Reputation: 21955
My databases have their own users set, and now I want to eval certain functions, like:
function() {
db.mydatabase.ensureIndex(<fields>, <options>);
}
But that never works, I get an unauthorized error.
But the user IS authorized and authenticated. If now, I wouldn't be able to connect. The user also has the dbAdmin role set, which I thought was needed for version 2.4 and up.
I tried to login using an admin user, but that doesn't work unless you log into the admin database itself.
This is the user of 'mydatabase':
{ "_id" : ObjectId("534290d2bfeb13f0b91d52d3"), "user" : "myuser", "pwd" : "blabla", "roles" : [ "read", "readWrite", "dbAdmin", "userAdmin", "clusterAdmin", "readAnyDatabase", "readWriteAnyDatabase", "userAdminAnyDatabase", "dbAdminAnyDatabase" ] }
Upvotes: 0
Views: 277
Reputation: 151122
The concept of where you can use eval
in your programming is very much covered both here and importantly here.
The short points are:
You need special permissions in order to be able to use the command, as well as take into consideration that you cannot do this on sharded clusters.
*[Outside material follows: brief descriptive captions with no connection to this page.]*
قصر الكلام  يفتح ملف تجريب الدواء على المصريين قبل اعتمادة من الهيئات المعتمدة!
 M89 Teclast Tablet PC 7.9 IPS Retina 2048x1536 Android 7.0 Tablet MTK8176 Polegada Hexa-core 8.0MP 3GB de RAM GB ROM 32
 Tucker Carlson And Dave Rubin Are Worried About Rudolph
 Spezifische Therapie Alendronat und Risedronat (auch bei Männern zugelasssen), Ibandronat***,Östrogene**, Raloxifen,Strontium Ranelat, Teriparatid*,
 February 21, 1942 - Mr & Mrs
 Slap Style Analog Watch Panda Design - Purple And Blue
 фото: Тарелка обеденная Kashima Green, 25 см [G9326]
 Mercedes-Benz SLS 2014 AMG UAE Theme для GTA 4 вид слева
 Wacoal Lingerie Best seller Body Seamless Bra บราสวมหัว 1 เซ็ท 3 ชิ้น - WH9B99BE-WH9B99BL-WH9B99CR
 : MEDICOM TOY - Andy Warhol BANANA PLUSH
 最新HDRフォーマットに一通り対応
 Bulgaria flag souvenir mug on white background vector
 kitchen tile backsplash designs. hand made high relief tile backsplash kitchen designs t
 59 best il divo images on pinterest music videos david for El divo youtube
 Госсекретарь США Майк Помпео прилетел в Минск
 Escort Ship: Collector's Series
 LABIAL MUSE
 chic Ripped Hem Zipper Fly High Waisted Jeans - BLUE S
From the second link this can be explicitly disabled on the instance startup. So it is probably good practice of hosting providers to do this by default in their setup.
While eval
does have some valid usages in a "get out of jail" sense to solve specific "one-off" problems when altering collection formats, the general usage in production environments should be discouraged.
As the second link suggests, search for other alternatives to using the eval form when running in production environments. There are serious problems around the corner if you persist in actually doing this.